(Some records)
- - - -

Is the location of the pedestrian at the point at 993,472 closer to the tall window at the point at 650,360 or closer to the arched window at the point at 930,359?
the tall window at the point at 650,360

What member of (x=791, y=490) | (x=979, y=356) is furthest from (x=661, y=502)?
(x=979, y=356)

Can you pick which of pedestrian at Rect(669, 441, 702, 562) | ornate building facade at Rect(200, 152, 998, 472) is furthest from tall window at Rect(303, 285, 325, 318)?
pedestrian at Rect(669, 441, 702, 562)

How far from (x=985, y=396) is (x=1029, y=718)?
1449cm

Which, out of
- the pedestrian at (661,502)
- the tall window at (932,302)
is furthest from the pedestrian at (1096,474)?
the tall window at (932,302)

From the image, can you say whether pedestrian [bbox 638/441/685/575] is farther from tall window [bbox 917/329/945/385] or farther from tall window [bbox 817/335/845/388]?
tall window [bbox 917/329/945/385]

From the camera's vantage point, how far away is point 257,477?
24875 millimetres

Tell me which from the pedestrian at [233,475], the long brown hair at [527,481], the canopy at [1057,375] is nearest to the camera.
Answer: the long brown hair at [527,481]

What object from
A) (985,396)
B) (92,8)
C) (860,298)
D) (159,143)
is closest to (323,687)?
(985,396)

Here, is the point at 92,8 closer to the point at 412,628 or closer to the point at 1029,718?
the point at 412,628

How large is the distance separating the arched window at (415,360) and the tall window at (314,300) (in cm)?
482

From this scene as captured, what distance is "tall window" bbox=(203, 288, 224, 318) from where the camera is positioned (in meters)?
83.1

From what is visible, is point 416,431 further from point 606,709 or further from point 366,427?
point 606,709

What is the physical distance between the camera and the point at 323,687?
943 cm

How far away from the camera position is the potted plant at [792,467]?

- - - -

_Instruction_: Revise the stretch from the line containing "How large is" through the end of the records, replacing "tall window" with "narrow window" and leaving everything else unchanged.

_Answer to this exercise_:
How large is the distance separating the arched window at (415,360) and the narrow window at (314,300) (in cm)?
482

From this scene as captured, what distance is "narrow window" bbox=(203, 288, 224, 318) from where the camera is positioned (in meters)?
83.1

From what is visible, is point 416,431 further from point 606,709 or further from point 366,427?
point 606,709

What is the physical distance between the camera and the point at 323,687?
943 cm

How far away from the camera position is the potted plant at [792,467]?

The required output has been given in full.